My Dad was a Type A personality, which means he was impatient and authoritative. It caused him to have a heart attack, and he received counseling on how to better manage his Type A impatience. He once told me the following advice:

“In the middle of a story you’re telling friends at dinner, excuse yourself to use the restroom. When you come back and sit down, wait and see if anyone asks you to resume your story. Don’t be upset if they don’t. Our every day, personal stories are not always fascinating to others.”

Stop the one-upmanship

Some people just have to do you one better. Mention your promotion at work, and they’ll have to tell you about theirs, and why it’s more remarkable. Talk about how proud you are of your kid, and they’ll mention something better about their kid. It’s a twisted kind of insecurity. Like they have to compete with you.

We see this too with intellectual snobbery. The academic who has to correct others, and proceed with a mini-lecture on a particular topic. To most people, this kind of behavior looks like you’re wearing a signboard that says, “I’m totally insecure.”

Ask questions

The famous attorney Gerry Spence once wrote a book about winning arguments. It was an unconventional book, and different from the usual texts on logic and debate. In one part of the book, he talked about the uncommon knowledge found in others. The wisdom of truck drivers and janitors that cannot be found in books.

If we are to learn more about people and life, we should view each person as an exquisite interview opportunity. Like you, they have their own experiences and stories to tell. Why rehash your life story when you can learn from others? Learn to ask more questions.

“The size of our universe shrinks considerably when we place ourselves at the center. And the people who are most focused on themselves are the least satisfied in life.” -Joshua Becker

Embrace active listening

If you really want to blow people away as a conversationalist, don’t just listen attentively. Learn to paraphrase back what they said. Here’s an example:

“So that’s how come I’m so excited, Steve. I studied for months, took the sign language exam, and passed the first time with 100%! Now I can apply for that new job and if I get it, I’ll get a raise!”

“Wow, congrats Beth. It’s not easy to study sign language for months and ace the exam! When will you apply for that better paying job?”
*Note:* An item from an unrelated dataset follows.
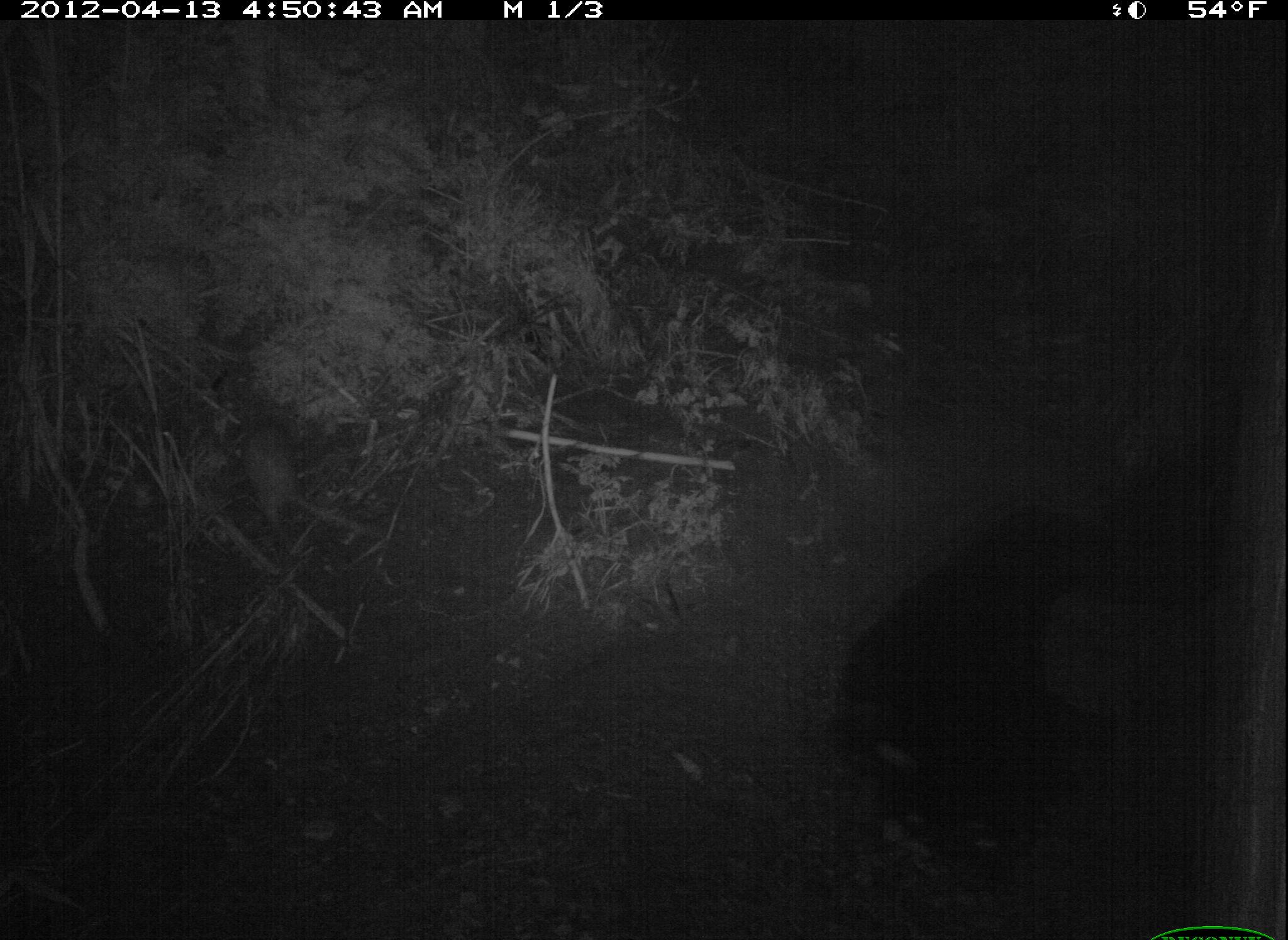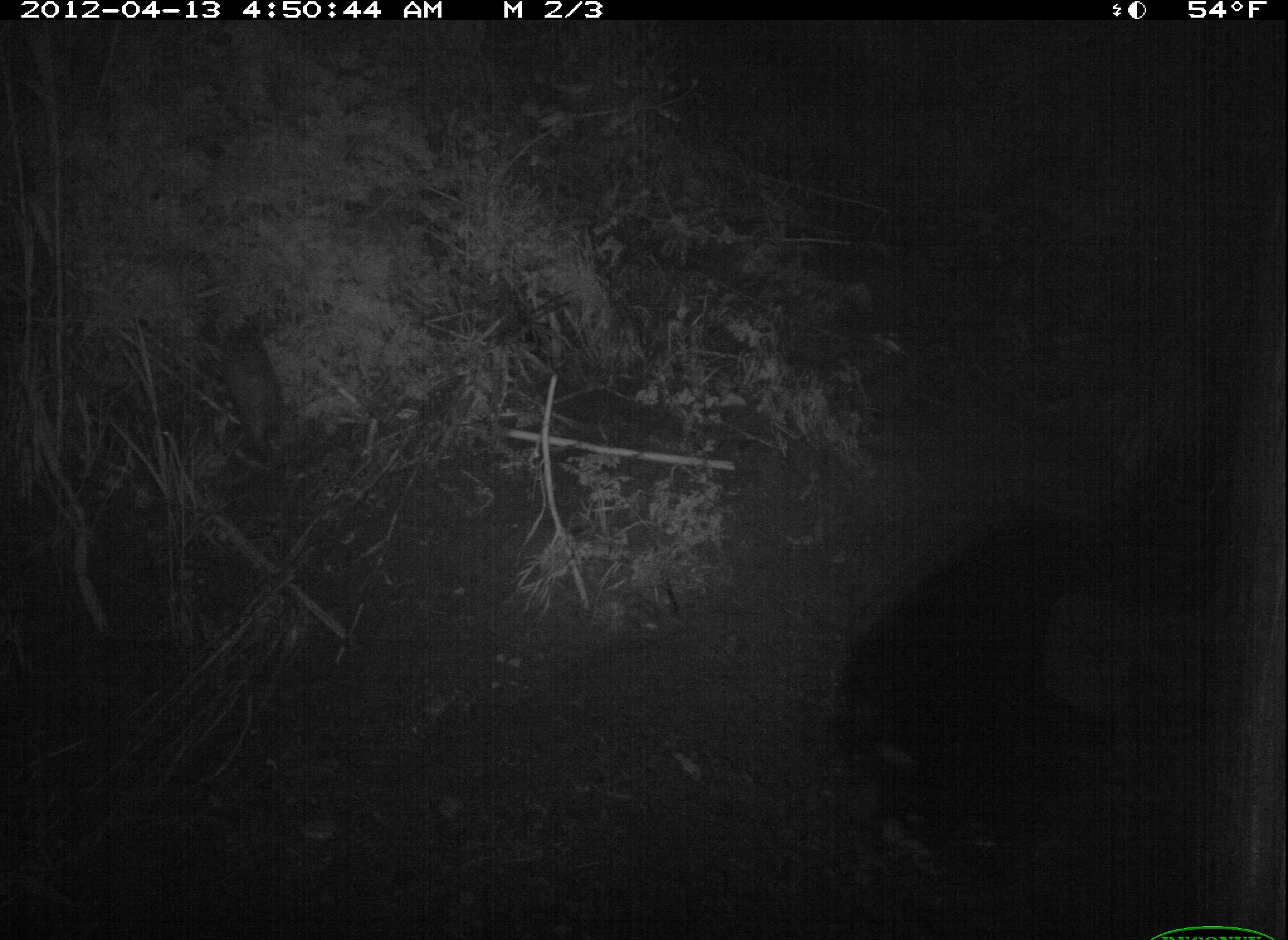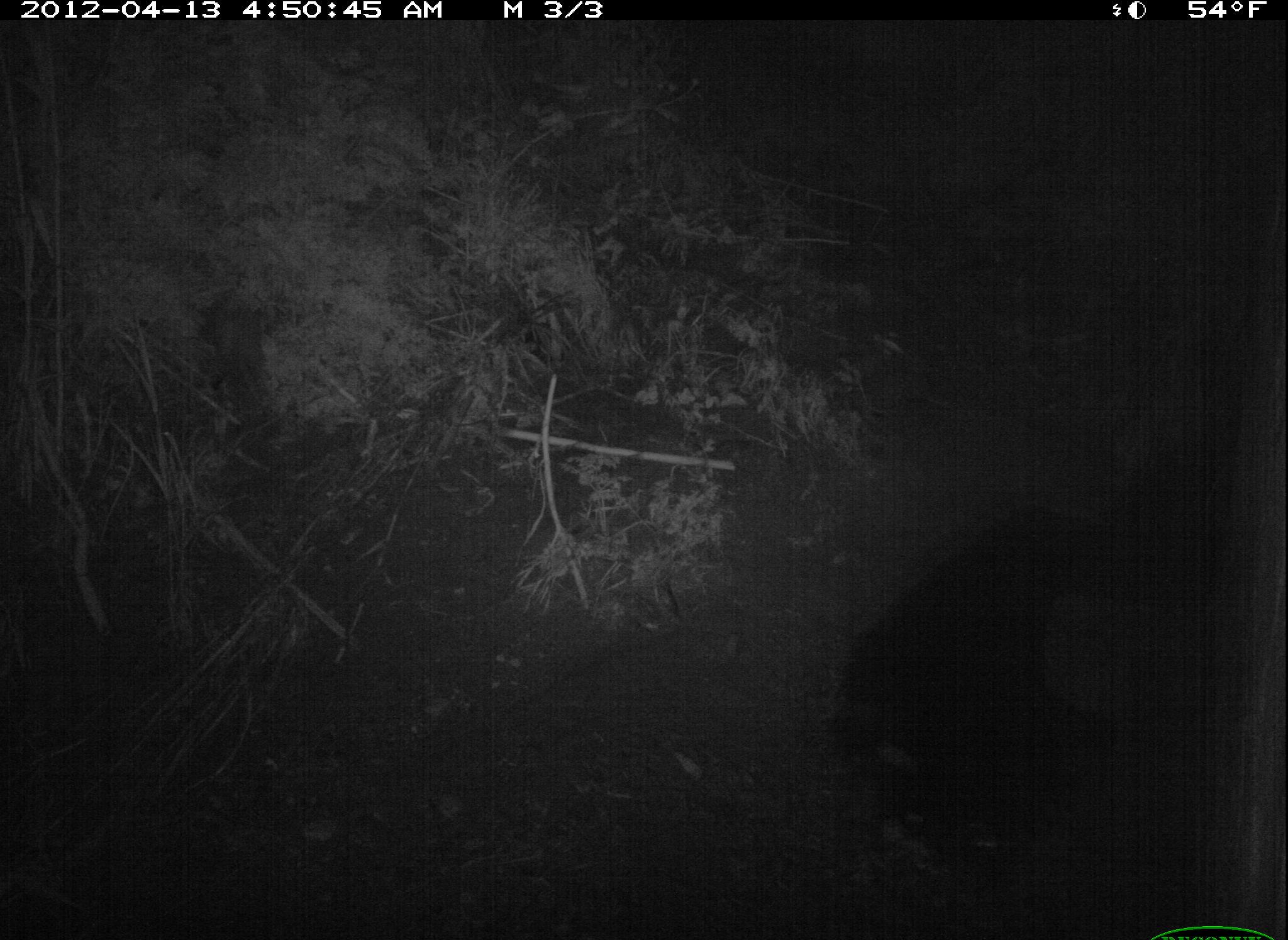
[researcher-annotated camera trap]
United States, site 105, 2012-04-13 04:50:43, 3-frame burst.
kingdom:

In the above example, Steve clearly paid attention to Beth, and then paraphrased back the main parts of her story. This validates what she’s saying and feeling. She will remember and appreciate Steve’s interest a lot more than if he had turned the conversation into a story about his own work or job successes.

Give reciprocity

We all have times when we just have to tell our story. Maybe something exciting happened at work, or we’re still raving about a great movie we saw. Everyone has the need to share their experiences and stories.

The trick is to learn to give and take. Learn the art of reciprocity. Don’t make it all about you.
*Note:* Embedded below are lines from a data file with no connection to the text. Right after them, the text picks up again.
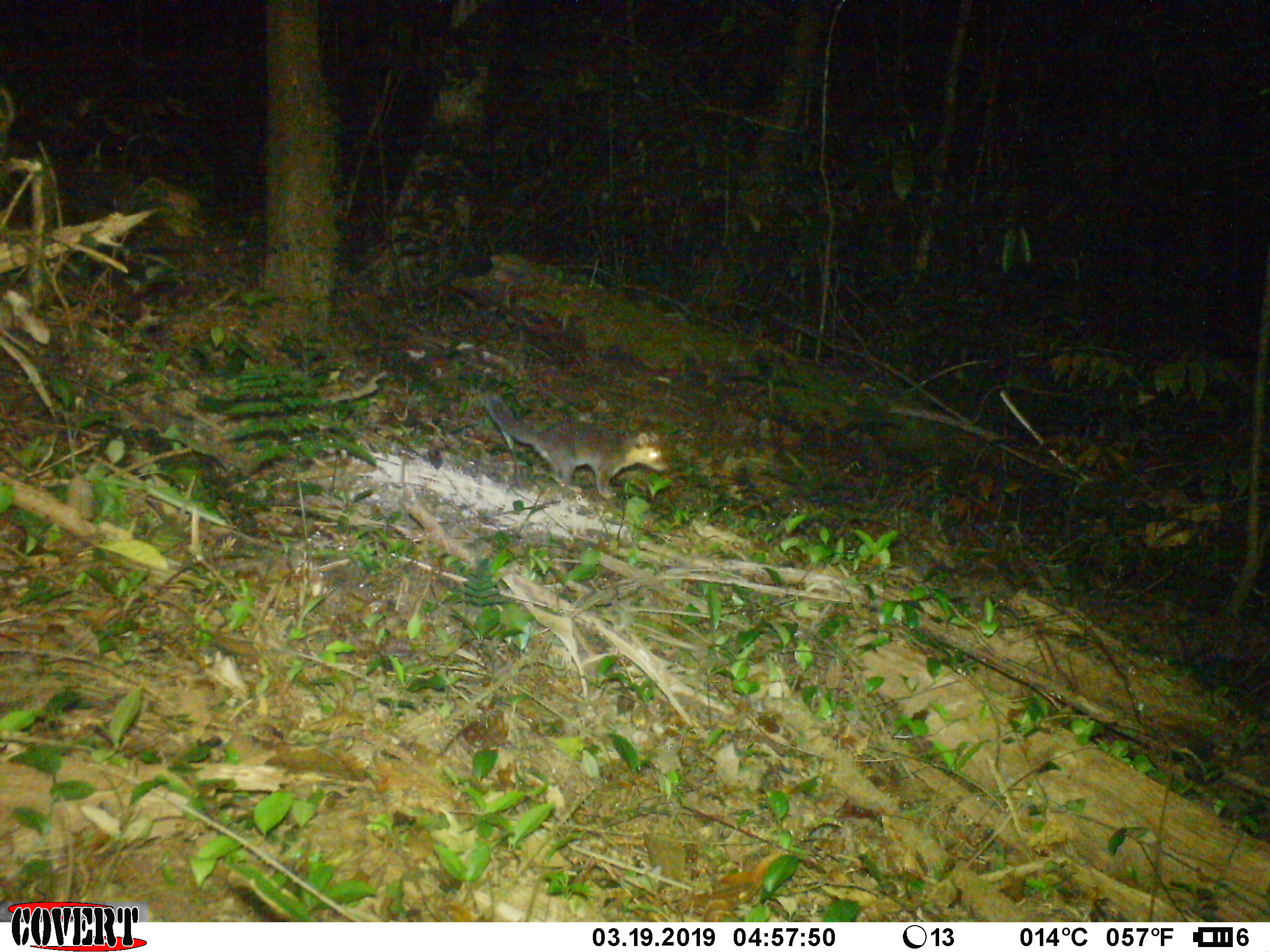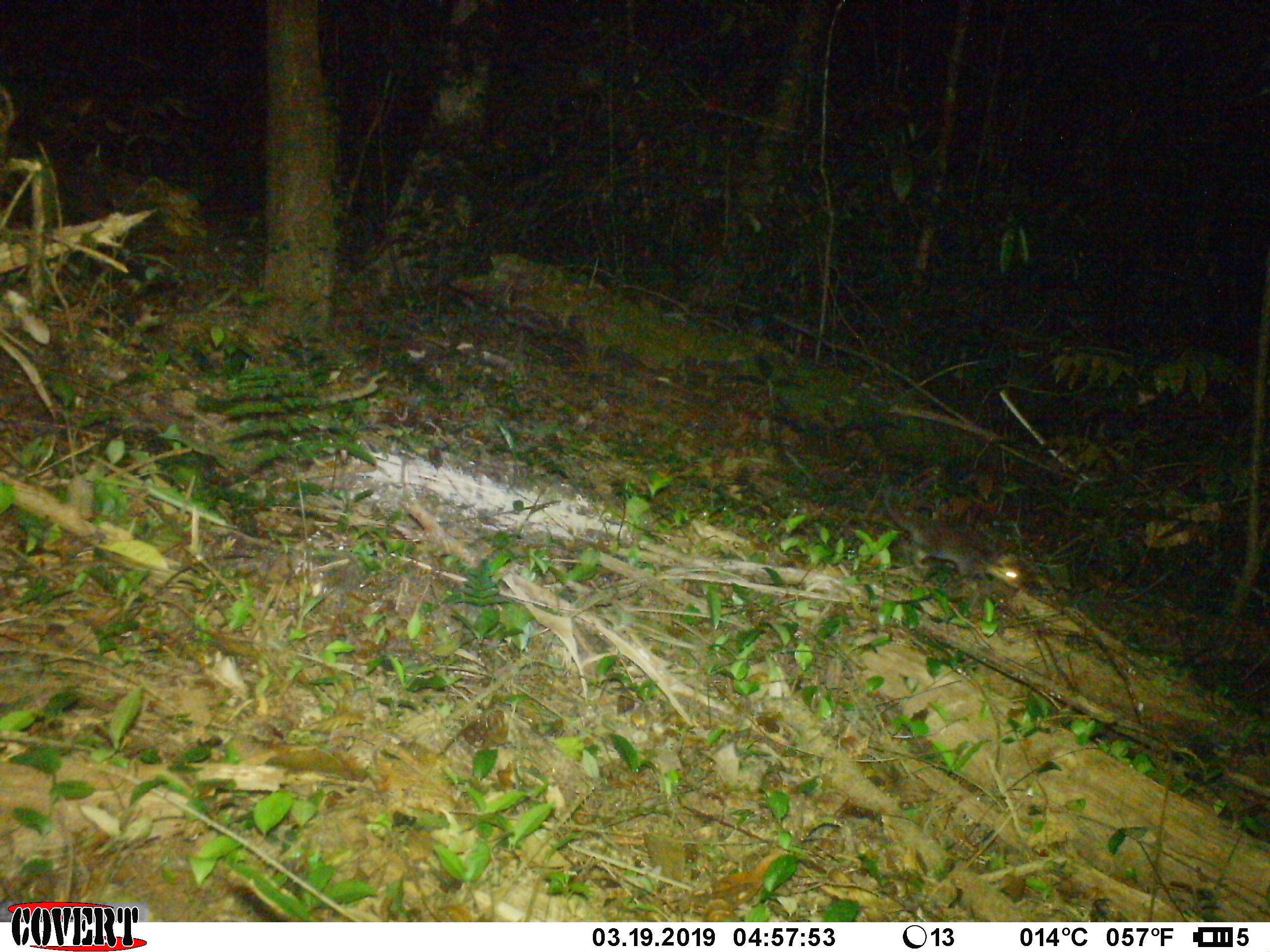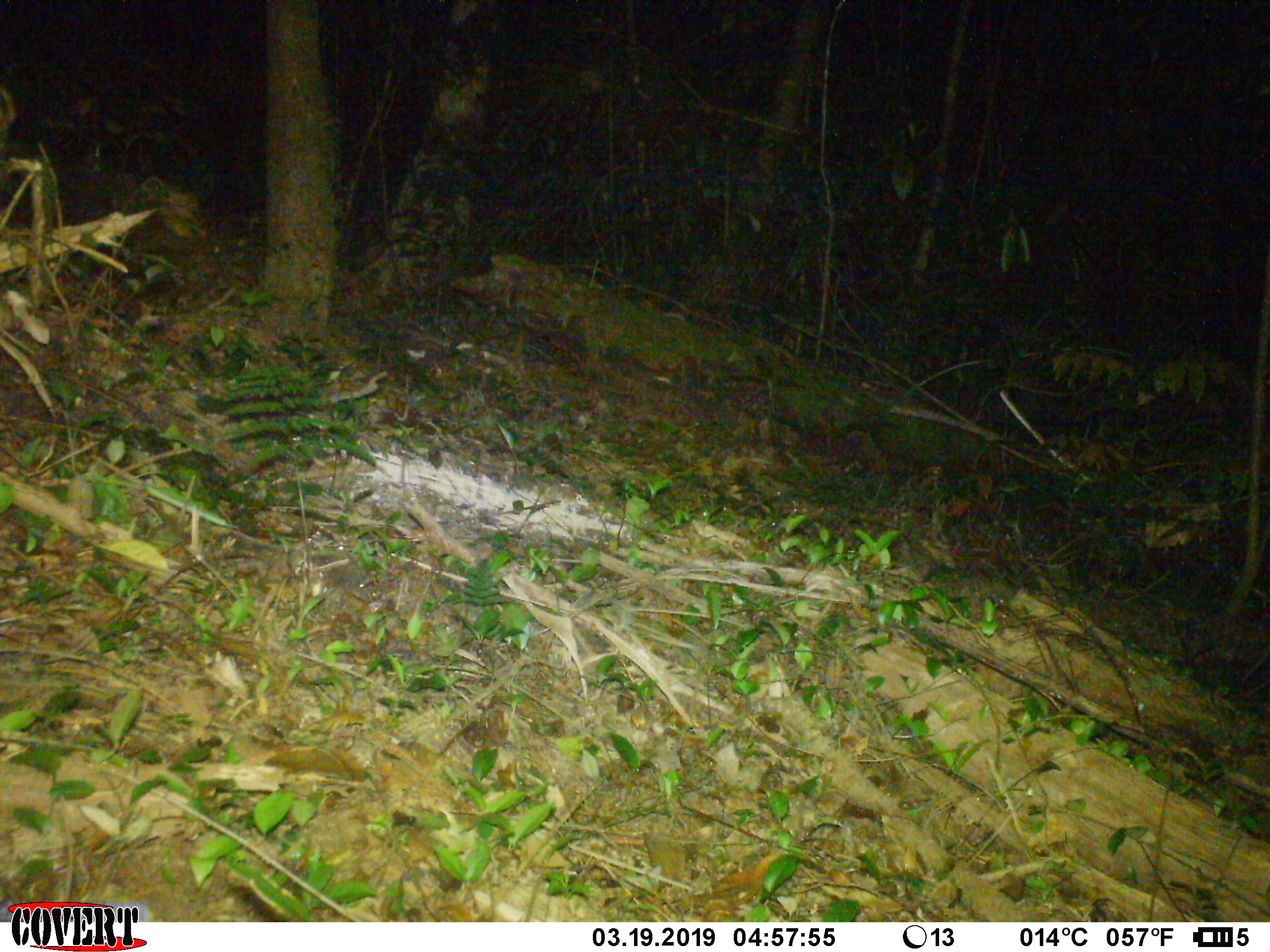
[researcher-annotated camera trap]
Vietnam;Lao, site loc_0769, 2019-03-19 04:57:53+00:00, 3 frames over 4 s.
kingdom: Animalia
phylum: Chordata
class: Mammalia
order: Carnivora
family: Mustelidae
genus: Melogale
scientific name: Melogale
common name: ferret badger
Ferret badger (Melogale). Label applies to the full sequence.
When you finish your story, say, “Enough about me, what’s new with you?”

Conversations are not competitions. They’re a chance to connect, laugh, cry and learn from others. Steer clear of mundane stories.

Follow the tips outlined above, don’t make it all about you, and soon everyone will be saying what a remarkable conversationalist you are.

But the best part is that you’ll start connecting on a deeper level, learn new things, and find greater joy in the conversations you have.